Por uma analogia à compreensão de Ortiz (1994) sobre o paradigma do world system, pode-se dizer que a dinâmica turística e a utilização da internet fazem avançar o pensamento mas não deixam de apresentar problemáticas, que, se ignoradas podem levar os sistemas sociais a grandes impasses. Assim, a grande competitividade entre empresários, as diferenças sociais evidentes, o desrespeito à população local por turistas, o crescimento urbano descontrolado, a utilização da internet para a propagação de um imaginário, que, muitas vezes, deturpa o senso do local bem como a utilização desse espaço para promover a prostituição junto à atividade são, entre outros, impasses que exigem medidas urgentes. É preciso que o turismo, atividade econômica mais lucrativa e fonte de esperança para a juventude nativa, não termine como mais uma ações de exploração desenfreada, tal qual como ocorreu após o nascimento do Brasil, como o pau-brasil, com o açúcar...

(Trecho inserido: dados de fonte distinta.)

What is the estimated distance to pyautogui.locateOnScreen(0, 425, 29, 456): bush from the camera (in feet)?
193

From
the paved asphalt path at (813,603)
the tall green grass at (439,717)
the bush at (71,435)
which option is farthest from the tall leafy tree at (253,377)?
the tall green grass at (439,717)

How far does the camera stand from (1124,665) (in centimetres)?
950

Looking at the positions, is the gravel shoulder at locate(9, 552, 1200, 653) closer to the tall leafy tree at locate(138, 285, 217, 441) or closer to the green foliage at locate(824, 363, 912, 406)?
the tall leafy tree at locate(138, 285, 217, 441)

Nesse sentido, a projeção do município no ciberespaço deve partir do aspecto comum entre os vários grupos que fomentam a sua dinâmica, de modo que todos esses segmentos possam se identificar com essa representação virtual, e, então, dinamizá-la. Através desse trabalho, pode-se evidenciar que o ponto de intersecção entre esses segmentos é o imaginário sobre o local. Afinal, tanto as comunicações tradicionais sobre o município (sendo elas institucionais ou não), quanto os depoimentos dos turistas, bem como as representações virtuais analisadas e os aspectos identificados por os estudantes da amostragem, contextualizam Porto Seguro como o local de natureza exuberante e da festividade, propagando e legitimando o imaginário da Carta de Caminha.

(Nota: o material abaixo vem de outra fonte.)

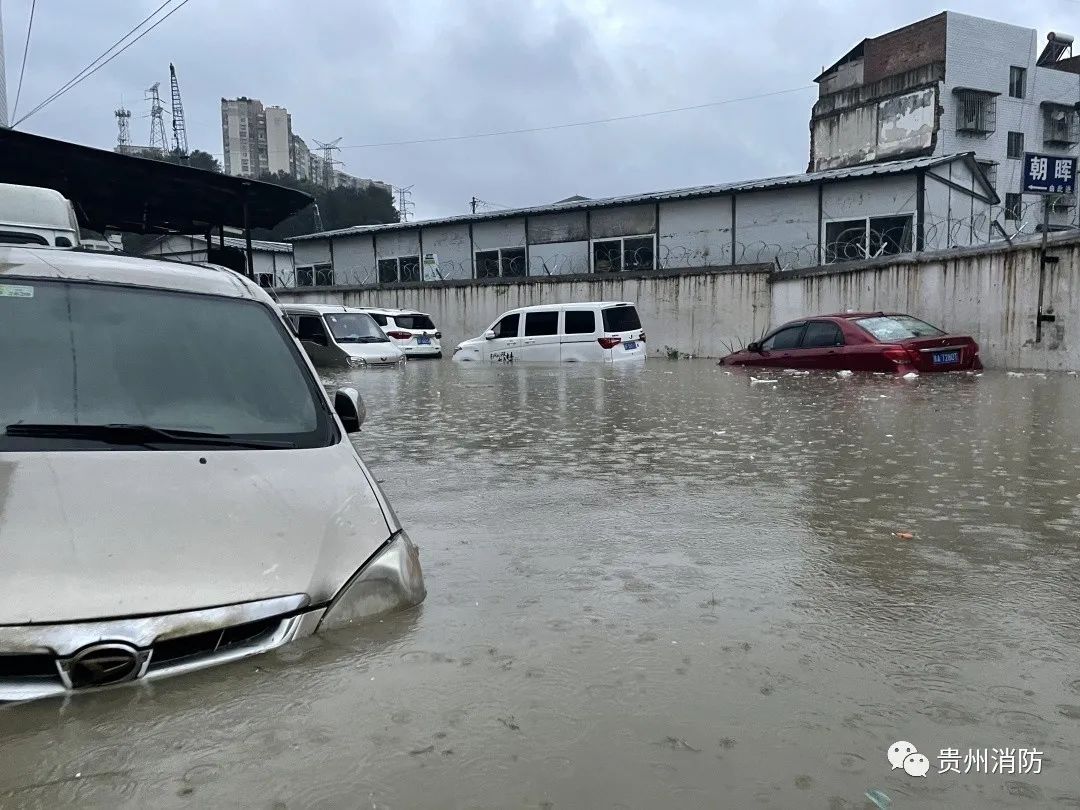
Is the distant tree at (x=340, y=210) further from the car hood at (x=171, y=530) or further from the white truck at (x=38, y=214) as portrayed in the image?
the car hood at (x=171, y=530)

As respostas do último quesito do questionário aplicado aos nativos podem vir a ratificar esse posicionamento. Pediu-se que fossem apontadas três características do município que deveriam representar o município na internet. Centros históricos, a natureza, incluindo as áreas de preservação da Mata Atlântica , os empreendimentos, as festividades e a culinária foram os aspectos mais citados. Contudo, outros fatores foram enunciados como importantes, entre eles, a descrição do perfil dos visitantes, os eventos, cursos de especialização, o comércio local, a oferta de emprego, a arte popular, o folclore do município bem como a historia do povo local, enfatizando a vida dos antigos morados. Também foi sugerida uma interconexão do município com toda a Costa do Descobrimento.

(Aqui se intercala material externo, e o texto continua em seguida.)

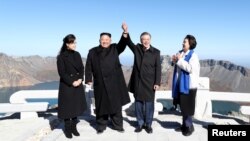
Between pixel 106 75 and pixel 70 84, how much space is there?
624mm

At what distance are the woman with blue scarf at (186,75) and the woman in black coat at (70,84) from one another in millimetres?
1593

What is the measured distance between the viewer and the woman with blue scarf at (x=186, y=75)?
493cm

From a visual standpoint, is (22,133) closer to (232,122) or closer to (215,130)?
(215,130)

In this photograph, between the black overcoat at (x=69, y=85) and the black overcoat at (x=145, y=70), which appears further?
the black overcoat at (x=145, y=70)

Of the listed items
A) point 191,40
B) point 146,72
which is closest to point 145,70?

Com essa perspectiva de associação e interconexão social é que será edificada, no próximo tópico, uma abordagem sobre o modelo de cidade digital adequado para a representação do município de Porto Seguro no ciberespaço, na tentativa de contemplar a sua dinâmica. Entretanto, o enfoque principal da discussão que se segue é traçar um plano em que se possa cogitar uma prática de democracia junto às decisões referentes aos destinos do município, de modo a evidenciar não apenas os interesses dos segmentos com relação ao turismo, mas realmente de se propor um processo de inclusão digital, na qual possa-se oportunizar uma educação intercultural em que o multiculturalismo e os hibridismos culturais contribuam para alterações efetivas, reduzindo as diferenças sócio-econômicas e os conflitos étnicos locais. Desse modo, espera-se que a internet possa constituir-se, de fato, como um ‘vulcão da liberdade’, confirmando, assim, a metáfora do texto usado como epígrafe.